■ **Extract to read**:
Wednesday, September 6, 2017

3D Image Conversion - Top Gun

In this post, we are gonna look at 2d to 3d image conversion using DMAG4.


That's our good friend Tom Cruise in Top Gun. That's the 2d reference image we are going to "3d-fy".

As you probably know, the input to DMAG4 is the 2d image, a sparse depth map, and possibly what I call an "edge image". The purpose of the edge image is to separate different objects in the scene. DMAG4 will not propagate depths past an edge in the edge image, which means you don't have to worry about the beta parameter.


This is the "edge image". White is actually transparent background.


"Edge image" shown on top of the 2d image.

I drew the "edge image" in Gimp using the "Paths" tool and stroking the path once done. Use the "Stroke Line" option, turn the anti-aliasing off, and choose 1 pixel for the width when stroking the path. It takes about 5 minutes to get the "edge image". Because I use an "edge image", DMAG4 can be allowed to propagate regardless of color similarity and therefore it is ok to use a small beta (makes the bilateral filter in DMAG4 behave like a regular Gaussian filter). Having an "edge image" makes things much easier when it is time to draw the sparse depth map and give the depth clues to DMAG4.

■ **Extracted entries**:
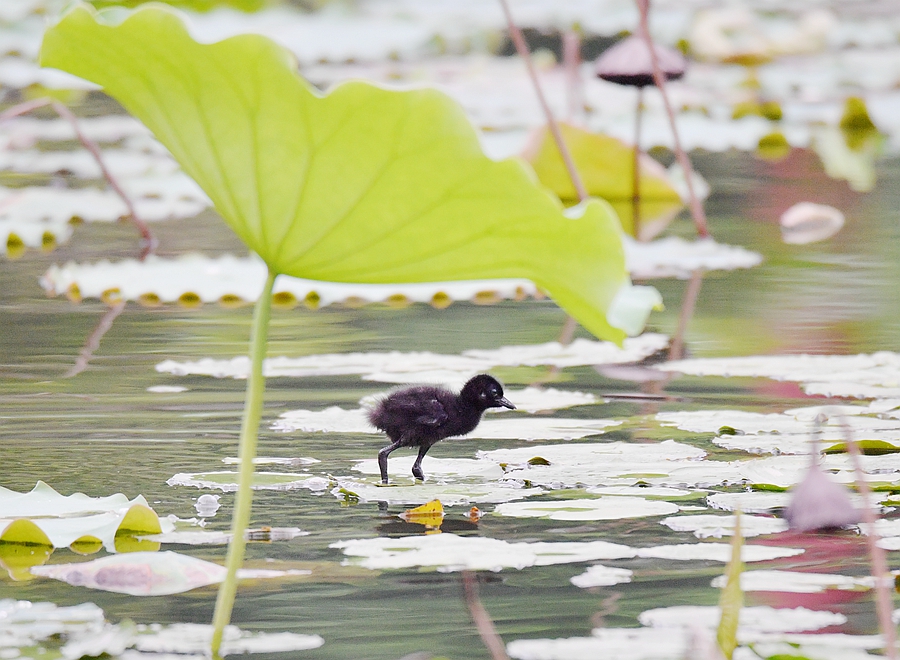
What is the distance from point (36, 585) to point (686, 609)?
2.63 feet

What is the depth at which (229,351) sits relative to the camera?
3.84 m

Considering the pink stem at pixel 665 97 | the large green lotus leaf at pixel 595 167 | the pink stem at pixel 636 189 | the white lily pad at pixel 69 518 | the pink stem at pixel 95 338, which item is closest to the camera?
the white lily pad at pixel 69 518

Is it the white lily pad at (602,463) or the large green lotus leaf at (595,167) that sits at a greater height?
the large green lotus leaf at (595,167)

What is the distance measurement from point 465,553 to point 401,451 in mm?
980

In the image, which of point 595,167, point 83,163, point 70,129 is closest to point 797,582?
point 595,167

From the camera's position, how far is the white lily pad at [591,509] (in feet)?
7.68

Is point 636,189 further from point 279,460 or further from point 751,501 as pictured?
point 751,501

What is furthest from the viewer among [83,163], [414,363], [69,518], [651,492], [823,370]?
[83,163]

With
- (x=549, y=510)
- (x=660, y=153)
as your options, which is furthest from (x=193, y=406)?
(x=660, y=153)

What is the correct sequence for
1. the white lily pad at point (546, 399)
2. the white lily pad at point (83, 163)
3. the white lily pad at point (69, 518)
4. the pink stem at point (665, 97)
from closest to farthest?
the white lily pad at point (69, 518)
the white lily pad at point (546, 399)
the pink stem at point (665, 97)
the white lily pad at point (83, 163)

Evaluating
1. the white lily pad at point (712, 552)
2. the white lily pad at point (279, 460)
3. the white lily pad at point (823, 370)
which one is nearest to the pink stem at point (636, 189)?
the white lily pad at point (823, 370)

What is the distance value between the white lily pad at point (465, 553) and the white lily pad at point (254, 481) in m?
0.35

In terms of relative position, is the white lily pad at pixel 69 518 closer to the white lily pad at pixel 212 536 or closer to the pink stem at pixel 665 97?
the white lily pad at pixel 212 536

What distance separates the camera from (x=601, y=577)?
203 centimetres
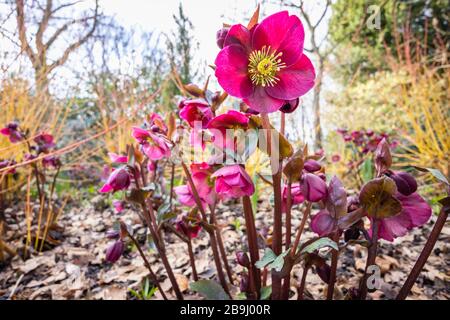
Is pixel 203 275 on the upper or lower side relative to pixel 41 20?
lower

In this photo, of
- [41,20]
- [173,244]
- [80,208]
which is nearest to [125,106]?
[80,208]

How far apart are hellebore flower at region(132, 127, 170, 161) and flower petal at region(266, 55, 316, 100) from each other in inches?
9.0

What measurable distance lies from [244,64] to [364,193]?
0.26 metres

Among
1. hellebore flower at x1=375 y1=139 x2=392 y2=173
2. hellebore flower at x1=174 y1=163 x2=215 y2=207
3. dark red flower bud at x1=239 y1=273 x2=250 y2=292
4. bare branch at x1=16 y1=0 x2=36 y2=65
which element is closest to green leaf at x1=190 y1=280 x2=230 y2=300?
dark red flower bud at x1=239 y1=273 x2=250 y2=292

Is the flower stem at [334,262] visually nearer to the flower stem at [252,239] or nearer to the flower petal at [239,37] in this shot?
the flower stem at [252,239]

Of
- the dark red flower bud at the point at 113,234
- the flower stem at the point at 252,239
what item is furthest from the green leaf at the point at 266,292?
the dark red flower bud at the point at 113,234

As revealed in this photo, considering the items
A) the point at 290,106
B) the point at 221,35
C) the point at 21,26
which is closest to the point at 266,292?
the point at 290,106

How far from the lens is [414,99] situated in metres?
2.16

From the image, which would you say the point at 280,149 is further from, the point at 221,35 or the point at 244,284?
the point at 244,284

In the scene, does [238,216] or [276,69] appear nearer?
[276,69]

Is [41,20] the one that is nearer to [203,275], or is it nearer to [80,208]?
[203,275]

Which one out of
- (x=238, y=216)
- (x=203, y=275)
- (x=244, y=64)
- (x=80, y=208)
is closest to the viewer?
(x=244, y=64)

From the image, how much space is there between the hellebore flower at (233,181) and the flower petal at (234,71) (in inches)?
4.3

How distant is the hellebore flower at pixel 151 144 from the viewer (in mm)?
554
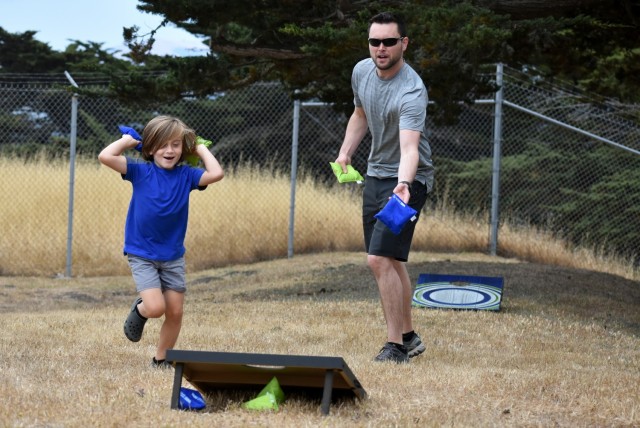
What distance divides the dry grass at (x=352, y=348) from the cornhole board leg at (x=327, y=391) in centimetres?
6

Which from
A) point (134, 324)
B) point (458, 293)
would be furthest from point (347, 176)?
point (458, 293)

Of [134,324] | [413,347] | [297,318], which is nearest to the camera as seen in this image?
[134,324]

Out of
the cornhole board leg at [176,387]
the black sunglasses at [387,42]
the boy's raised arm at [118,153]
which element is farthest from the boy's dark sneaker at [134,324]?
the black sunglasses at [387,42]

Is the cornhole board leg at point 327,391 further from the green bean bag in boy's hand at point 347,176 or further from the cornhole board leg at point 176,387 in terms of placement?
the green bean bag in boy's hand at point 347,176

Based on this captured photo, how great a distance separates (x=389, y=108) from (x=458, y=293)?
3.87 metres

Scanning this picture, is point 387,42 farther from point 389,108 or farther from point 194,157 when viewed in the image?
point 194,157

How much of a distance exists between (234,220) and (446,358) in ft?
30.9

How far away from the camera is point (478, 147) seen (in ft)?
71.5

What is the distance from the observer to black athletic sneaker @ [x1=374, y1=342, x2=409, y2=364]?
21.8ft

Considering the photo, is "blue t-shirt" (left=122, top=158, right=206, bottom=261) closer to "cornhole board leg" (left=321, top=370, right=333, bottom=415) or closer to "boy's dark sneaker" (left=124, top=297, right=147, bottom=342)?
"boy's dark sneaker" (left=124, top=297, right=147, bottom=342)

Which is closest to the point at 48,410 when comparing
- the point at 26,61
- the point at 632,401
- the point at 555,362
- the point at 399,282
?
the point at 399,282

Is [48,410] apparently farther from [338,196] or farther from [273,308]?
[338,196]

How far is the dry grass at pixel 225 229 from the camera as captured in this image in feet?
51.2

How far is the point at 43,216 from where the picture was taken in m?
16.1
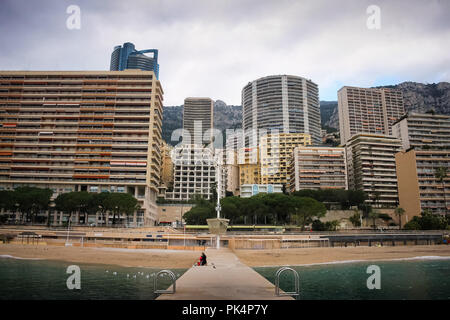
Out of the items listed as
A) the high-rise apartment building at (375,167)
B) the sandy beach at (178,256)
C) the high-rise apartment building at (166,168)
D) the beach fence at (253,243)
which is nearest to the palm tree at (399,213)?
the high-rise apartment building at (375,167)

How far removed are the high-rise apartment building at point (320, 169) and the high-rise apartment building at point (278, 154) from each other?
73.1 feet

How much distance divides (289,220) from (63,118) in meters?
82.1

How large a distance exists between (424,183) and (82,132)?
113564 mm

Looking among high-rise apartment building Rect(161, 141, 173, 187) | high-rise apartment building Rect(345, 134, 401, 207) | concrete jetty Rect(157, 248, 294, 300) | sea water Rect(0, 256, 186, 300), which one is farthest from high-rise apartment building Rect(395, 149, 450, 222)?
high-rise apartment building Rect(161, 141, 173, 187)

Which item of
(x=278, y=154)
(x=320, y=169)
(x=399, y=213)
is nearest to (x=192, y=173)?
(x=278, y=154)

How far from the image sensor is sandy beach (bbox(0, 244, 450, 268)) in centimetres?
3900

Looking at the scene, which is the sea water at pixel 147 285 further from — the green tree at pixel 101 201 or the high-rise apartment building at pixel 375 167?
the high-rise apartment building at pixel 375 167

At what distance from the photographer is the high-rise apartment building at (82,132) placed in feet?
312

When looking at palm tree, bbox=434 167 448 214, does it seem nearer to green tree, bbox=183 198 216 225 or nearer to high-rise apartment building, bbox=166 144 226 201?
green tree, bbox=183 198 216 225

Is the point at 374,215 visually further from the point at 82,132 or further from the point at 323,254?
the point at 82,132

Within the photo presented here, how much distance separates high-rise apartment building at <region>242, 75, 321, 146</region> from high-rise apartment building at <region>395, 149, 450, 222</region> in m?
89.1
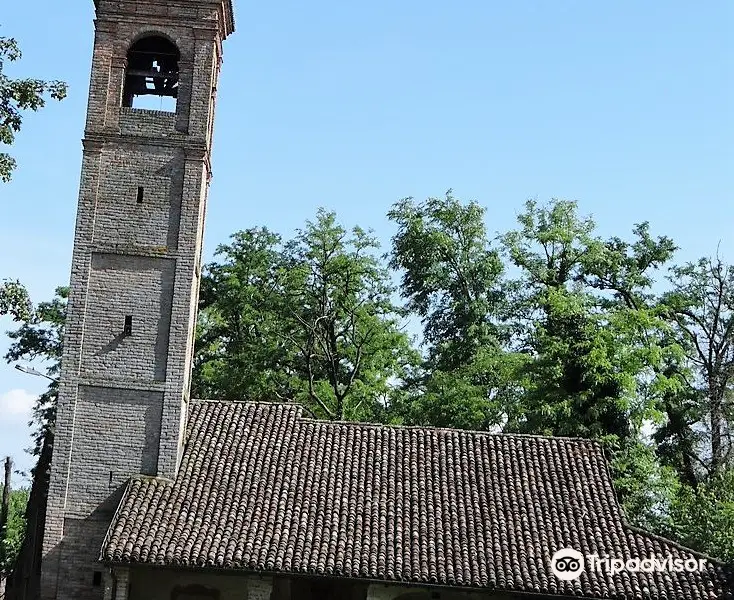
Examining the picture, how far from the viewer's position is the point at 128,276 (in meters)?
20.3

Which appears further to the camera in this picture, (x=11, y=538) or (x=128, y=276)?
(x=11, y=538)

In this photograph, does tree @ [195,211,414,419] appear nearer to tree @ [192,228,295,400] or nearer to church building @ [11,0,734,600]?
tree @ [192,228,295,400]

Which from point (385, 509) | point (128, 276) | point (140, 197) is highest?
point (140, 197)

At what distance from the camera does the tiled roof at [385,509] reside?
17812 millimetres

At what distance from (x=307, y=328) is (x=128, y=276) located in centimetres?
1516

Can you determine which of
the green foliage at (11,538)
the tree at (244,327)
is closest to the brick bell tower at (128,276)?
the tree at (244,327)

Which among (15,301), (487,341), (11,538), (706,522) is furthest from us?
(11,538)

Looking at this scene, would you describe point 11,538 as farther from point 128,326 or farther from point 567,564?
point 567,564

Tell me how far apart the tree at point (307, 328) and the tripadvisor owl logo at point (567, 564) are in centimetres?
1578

■ **Challenge**:
In the post on 3D image conversion of the Top Gun still, what are all the inputs to DMAG4?

■ **Answer below**:
The 2d image, a sparse depth map, and possibly an "edge image."